Saint Paul, Minnesota. Temple of Aaron. Percival Goodman, architect, 1956. Photo: Samuel Gruber 2018.

Saint Paul, Minnesota. Temple of Aaron. Percival Goodman, architect, 1956. Photo: Samuel Gruber 2018.

Saint Paul, Minnesota. Temple of Aaron. Percival Goodman, architect; William Saltzman, stained glass, 1956. Photo: Samuel Gruber 2018.

A high point of the synagogue are the large abstract stained glass windows by local artist William Saltzman (1916-2006) that line both sides of the sanctuary. These sides bend out from the central space so that each window is seen at an angle from all the others. This architectural shape enlivens the windows which have shapes and movement in their designs, but are further animated through the impression of movement of the walls. The windows seem very much a part of the walls since the palette is largely brown and yellow, and this plays against the similar shades of the brick walls and the laminated wood arches the support the vault and space the space. 

The window patterns are each set within tall windows, framed by narrow panes of clear glass, so Salzman's swirling patters are separated from the adjoining walls and appear framed and suspended by light.

Avram Kampf, who probably spoke to the artist, included a description and detailed interpretation of the windows in his important book Contemporary Synagogue Art, pp. 239-240.

"In bold rhythms, Saltzman designed ten stained glass windows conveying experiences both universal and pertaining specifically to the life of the congregant. The overall theme is "The life cycle of a Jew." The windows, in their abstract design, suggest: birth, the first steps, Hebrew education, Bar and Bat Mitzvah, marriage, Parenthood, community responsibility, old age, and immortality. The relationship to one another is logical and together they create an aesthetically pleasing effect. In a number of cases of Talmudic idiom has been employed by the artist as an idea for the design. For example, the Talmud relates that at every birth a shout echoes through the entire cosmos.
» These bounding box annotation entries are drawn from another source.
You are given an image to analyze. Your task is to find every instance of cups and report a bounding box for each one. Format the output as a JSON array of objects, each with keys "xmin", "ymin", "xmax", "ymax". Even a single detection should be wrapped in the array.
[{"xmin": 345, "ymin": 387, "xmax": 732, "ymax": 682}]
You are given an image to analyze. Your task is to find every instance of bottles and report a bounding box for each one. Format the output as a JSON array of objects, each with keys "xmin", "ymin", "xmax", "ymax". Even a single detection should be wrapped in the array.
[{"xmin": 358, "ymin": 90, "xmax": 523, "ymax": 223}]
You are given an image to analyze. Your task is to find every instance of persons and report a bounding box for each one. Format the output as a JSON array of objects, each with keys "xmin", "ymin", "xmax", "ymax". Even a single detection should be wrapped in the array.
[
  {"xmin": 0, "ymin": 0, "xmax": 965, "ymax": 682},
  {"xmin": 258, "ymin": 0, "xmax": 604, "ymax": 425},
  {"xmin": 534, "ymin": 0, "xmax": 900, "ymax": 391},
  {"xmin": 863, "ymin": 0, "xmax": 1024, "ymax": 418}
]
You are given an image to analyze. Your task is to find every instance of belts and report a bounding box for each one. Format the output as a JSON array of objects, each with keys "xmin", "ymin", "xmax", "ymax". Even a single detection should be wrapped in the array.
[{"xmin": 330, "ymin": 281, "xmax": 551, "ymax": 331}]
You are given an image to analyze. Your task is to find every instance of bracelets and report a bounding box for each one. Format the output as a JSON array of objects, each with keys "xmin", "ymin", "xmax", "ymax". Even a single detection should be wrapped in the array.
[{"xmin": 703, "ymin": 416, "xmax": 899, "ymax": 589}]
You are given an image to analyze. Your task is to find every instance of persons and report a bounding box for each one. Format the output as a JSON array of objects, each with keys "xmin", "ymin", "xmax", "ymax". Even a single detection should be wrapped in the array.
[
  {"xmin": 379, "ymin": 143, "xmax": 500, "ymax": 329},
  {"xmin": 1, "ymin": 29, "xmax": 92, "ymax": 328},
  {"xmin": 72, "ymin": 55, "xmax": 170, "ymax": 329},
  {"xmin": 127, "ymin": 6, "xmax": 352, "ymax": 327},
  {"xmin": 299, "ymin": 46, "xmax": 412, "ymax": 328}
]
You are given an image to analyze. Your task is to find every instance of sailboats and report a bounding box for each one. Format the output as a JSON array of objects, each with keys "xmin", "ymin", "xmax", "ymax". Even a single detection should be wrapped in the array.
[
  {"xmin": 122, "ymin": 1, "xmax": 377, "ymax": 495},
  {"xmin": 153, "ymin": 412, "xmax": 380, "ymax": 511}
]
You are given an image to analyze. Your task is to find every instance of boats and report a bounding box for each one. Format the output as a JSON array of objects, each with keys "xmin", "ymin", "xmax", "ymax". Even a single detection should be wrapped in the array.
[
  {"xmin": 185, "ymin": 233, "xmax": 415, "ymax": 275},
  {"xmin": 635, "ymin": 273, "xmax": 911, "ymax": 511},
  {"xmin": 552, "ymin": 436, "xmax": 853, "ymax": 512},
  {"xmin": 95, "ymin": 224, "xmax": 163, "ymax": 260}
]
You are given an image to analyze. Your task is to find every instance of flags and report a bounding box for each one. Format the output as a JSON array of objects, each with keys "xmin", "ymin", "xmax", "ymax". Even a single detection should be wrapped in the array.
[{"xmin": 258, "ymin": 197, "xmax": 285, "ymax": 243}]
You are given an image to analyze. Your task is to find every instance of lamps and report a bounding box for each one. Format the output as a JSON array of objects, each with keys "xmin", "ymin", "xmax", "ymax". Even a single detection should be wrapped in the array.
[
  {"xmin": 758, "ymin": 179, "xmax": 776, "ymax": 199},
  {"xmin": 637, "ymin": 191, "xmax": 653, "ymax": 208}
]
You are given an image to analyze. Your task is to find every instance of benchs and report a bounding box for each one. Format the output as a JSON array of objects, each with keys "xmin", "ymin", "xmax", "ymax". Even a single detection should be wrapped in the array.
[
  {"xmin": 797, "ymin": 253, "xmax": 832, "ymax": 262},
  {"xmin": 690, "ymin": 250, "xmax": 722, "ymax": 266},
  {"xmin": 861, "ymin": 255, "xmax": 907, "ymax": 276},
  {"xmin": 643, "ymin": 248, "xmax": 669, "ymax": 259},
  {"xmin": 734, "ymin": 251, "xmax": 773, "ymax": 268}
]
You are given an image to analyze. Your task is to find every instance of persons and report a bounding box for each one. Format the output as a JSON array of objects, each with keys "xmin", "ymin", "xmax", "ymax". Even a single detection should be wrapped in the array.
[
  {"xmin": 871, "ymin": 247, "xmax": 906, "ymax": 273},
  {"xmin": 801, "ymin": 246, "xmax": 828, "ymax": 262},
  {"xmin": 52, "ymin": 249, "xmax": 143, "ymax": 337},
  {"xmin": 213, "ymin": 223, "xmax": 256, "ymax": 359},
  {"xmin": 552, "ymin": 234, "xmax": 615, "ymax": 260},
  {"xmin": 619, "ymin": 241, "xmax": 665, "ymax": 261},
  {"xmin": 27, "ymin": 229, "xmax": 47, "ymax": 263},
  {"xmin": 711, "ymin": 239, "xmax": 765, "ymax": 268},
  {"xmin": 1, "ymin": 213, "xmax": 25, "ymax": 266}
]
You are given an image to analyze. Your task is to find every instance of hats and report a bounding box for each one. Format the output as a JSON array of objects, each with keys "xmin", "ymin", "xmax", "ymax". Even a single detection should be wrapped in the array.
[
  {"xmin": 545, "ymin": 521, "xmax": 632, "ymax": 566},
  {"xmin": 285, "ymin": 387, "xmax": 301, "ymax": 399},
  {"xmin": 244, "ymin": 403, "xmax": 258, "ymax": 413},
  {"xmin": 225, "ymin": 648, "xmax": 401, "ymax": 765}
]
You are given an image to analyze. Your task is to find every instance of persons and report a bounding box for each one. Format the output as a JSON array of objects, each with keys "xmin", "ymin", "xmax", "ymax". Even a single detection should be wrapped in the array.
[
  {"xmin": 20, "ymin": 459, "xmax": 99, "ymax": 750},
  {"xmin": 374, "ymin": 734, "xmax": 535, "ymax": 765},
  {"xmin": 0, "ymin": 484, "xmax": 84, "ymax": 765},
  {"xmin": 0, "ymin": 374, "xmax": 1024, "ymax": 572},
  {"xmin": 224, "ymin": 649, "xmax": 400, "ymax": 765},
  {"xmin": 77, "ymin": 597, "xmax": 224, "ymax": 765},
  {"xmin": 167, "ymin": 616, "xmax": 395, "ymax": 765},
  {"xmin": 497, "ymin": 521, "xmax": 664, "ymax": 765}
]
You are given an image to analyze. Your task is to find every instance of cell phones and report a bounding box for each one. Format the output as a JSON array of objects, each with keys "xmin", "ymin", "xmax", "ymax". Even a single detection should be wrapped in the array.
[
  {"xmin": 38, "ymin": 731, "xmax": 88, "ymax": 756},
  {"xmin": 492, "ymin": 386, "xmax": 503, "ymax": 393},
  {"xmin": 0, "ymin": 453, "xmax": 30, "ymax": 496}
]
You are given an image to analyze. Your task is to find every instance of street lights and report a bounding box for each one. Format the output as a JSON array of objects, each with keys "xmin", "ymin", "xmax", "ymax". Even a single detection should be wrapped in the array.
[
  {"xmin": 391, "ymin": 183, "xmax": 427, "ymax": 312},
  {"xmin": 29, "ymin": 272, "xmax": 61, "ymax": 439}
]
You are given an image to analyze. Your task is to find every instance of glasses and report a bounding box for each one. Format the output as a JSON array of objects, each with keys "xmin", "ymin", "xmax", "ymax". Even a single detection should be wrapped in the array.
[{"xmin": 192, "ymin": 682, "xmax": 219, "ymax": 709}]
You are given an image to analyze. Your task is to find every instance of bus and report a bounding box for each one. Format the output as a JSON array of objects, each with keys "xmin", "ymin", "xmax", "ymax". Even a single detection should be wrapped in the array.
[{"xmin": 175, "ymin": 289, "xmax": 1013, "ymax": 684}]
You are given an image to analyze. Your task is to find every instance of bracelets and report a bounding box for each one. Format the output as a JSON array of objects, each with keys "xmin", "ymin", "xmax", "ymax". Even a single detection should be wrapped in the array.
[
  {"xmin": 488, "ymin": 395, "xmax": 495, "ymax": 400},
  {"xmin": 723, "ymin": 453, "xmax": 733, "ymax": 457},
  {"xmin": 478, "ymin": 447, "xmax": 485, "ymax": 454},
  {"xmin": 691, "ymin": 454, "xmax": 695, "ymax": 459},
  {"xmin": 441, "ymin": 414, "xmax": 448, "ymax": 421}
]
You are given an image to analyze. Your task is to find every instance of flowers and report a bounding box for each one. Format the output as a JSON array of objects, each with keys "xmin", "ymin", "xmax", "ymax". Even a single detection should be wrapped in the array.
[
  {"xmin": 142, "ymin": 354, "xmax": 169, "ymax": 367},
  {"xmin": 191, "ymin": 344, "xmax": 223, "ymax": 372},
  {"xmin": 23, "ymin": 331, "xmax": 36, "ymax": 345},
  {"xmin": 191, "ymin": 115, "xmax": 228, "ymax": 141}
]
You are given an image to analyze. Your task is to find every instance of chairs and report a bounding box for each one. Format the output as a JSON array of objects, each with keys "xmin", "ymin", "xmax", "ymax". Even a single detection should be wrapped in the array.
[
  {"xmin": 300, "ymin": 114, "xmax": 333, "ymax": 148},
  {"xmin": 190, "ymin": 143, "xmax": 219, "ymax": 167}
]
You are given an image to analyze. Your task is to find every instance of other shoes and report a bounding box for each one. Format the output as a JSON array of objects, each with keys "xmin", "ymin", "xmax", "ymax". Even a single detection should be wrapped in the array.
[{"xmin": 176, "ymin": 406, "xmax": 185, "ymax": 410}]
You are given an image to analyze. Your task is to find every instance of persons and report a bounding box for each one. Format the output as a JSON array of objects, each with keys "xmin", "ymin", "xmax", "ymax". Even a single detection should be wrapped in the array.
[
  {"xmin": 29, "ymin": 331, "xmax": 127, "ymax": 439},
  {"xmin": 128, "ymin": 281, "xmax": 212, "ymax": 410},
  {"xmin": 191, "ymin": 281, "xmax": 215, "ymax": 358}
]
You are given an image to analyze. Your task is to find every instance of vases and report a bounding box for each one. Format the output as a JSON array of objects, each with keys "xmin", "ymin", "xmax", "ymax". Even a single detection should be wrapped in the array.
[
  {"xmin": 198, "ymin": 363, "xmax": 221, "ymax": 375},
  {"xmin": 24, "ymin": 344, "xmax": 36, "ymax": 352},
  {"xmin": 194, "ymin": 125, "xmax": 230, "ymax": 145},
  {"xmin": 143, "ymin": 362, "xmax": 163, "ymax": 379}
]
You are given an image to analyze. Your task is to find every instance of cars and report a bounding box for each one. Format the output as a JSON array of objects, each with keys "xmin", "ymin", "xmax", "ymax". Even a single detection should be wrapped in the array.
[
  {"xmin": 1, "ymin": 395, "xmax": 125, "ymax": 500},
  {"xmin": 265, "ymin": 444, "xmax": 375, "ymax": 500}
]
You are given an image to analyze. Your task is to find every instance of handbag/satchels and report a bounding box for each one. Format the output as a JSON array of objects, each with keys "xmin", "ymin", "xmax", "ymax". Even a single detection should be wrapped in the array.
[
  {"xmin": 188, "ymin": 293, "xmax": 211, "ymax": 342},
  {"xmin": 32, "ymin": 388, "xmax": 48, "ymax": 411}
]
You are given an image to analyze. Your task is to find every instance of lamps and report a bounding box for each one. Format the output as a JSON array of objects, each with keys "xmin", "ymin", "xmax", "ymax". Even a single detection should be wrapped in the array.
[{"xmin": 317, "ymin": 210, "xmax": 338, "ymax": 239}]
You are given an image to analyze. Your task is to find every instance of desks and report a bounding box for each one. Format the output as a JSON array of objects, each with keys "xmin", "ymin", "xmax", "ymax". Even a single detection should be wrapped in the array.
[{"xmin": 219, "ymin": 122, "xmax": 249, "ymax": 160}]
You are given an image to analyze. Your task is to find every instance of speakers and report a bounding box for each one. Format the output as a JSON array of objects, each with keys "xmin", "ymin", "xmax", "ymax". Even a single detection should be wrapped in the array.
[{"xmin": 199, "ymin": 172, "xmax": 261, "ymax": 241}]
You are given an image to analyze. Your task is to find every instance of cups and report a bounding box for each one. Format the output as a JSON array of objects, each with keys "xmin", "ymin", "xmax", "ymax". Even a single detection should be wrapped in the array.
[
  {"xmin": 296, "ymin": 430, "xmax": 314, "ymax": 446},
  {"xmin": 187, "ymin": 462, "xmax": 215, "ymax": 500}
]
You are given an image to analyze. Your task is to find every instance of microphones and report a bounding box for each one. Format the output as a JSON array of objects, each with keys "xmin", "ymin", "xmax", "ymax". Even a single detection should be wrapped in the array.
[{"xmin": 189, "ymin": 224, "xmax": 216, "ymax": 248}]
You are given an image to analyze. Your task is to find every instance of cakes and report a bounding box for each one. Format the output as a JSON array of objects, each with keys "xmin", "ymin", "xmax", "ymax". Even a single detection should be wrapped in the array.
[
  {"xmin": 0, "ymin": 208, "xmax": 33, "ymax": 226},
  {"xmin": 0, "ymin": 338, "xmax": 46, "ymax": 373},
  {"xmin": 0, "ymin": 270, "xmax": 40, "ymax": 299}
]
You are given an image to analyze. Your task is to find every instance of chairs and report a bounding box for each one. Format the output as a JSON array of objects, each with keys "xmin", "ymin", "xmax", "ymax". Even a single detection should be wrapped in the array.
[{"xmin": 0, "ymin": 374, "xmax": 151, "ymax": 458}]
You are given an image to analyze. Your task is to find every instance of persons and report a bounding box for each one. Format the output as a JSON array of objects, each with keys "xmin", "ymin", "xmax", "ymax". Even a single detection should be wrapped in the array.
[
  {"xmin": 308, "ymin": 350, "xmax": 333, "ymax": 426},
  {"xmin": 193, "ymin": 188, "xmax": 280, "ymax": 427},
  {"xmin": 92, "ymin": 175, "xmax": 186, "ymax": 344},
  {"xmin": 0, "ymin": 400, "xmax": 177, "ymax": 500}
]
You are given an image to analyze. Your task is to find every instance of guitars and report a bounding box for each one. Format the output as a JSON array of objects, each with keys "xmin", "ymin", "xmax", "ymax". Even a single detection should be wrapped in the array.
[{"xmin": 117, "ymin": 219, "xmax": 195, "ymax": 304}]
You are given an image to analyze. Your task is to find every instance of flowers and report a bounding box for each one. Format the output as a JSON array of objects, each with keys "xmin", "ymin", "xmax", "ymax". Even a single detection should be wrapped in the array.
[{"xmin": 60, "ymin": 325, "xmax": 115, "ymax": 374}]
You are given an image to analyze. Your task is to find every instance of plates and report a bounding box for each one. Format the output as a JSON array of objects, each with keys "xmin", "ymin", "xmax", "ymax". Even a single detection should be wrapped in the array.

The mystery of creation is renewed again and again. The artist has transformed this idea into a design based on the diagrams of a splitting atom, but endowed with warmth and color in setting of human hope in prayer. The abstract motif is easily understood by the beholder. Yet although it is impossible to recognize, in the finished work, the original tamudic source, the viewer must reconstruct and reorganize some of the details in order to comprehend the meaning because the artist has simplified and condensed his theme.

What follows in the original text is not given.